Biomedical images online for exhibition purposes

By September 7, 2008No Comments

There are many ways of finding biomedical images on the web for exhibition use, and some are better the others.

Getty Images, which is otherwise a fantastic online repository of professional high-quality images, is practically useless for a small museum like ours. Search ‘protein’, for example, and you get over a thousand images of eggs, tofu and pork meat and other everyday stuff associated with proteins, but very few scientific images — and the few they have are excruciatingly expensive (the cost for using a single ‘beautiful’ electrophoresis image is around 600 USD). I dare not reproduce even a thumbnail size image from Getty Images here because we risk being persued for violating their intellectual property rights; in fact, I’m not even allowed to show their company logo!).

Wellcome Images is much more useful for our exhibition purposes.
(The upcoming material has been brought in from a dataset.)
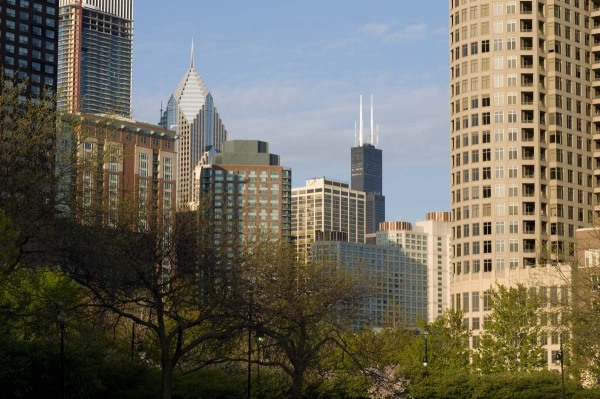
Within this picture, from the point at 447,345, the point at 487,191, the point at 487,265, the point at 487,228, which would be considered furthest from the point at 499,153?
the point at 447,345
Search ‘protein’ and you get over 500 images of protein molecule models, fancy microscopic images, high-tech protein research instruments, and so forth — like this image of a computer-enhanced analysis of a 2D protein gel (credit: Nicoletta Baloyianni; Wellcome Images). They’ve also got some good images of protein-rich food items and other everyday stuff. And best of all for a poor university museum like ours — their images are freely available for download under a Creative Commons licence.
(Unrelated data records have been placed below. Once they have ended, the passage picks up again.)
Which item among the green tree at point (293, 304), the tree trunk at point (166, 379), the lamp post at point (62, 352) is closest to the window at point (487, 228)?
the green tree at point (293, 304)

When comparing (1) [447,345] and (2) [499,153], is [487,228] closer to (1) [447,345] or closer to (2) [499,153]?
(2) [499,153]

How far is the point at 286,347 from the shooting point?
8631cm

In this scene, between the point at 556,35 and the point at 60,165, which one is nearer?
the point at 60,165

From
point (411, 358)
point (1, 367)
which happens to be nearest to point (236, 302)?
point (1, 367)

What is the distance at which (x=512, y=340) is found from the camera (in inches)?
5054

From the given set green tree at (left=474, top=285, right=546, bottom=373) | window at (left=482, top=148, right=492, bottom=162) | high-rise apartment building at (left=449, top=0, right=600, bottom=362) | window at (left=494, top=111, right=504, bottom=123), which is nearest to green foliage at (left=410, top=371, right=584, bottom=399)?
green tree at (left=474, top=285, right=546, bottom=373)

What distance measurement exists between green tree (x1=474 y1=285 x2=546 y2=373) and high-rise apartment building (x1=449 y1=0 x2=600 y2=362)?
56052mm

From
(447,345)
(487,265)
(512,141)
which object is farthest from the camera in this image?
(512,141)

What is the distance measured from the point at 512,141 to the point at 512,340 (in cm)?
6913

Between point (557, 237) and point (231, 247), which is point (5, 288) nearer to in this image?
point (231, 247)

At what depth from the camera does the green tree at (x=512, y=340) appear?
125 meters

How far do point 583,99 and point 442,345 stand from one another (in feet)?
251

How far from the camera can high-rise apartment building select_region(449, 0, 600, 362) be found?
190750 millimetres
Both Getty Images and Wellcome Images are collections of ‘beautiful images’ — that is, the kind of immediately aesthetically pleasing pics that science magazines fill their pages with and scientists like to hang on their office doors. The Yale Image Finder search engine developed by Michael Krauthammer’s lab at Yale Center for Medical Informatics is different (read more about the project here). It allows you to find the image content of (presently) some 35,000 open access articles from PubMed Central by key word searches in figure texts, captions, abstracts, titles and even full article texts. For example, searching for ‘protein’ in captions and figure texts gave 19,000 hits, like the Western blog analysis image to the right.

Yale Image Finder is developed as a tool for scientists, not for curators. Right now it’s somewhat bothersome to use, because you have to sift through so much material. But it gives you rapid access to hundreds of thousands of close-to-the bench kind of images which do not find their way to Wellcome Images, and as such it may become a useful supplement to the ‘beautiful image’ online repositories.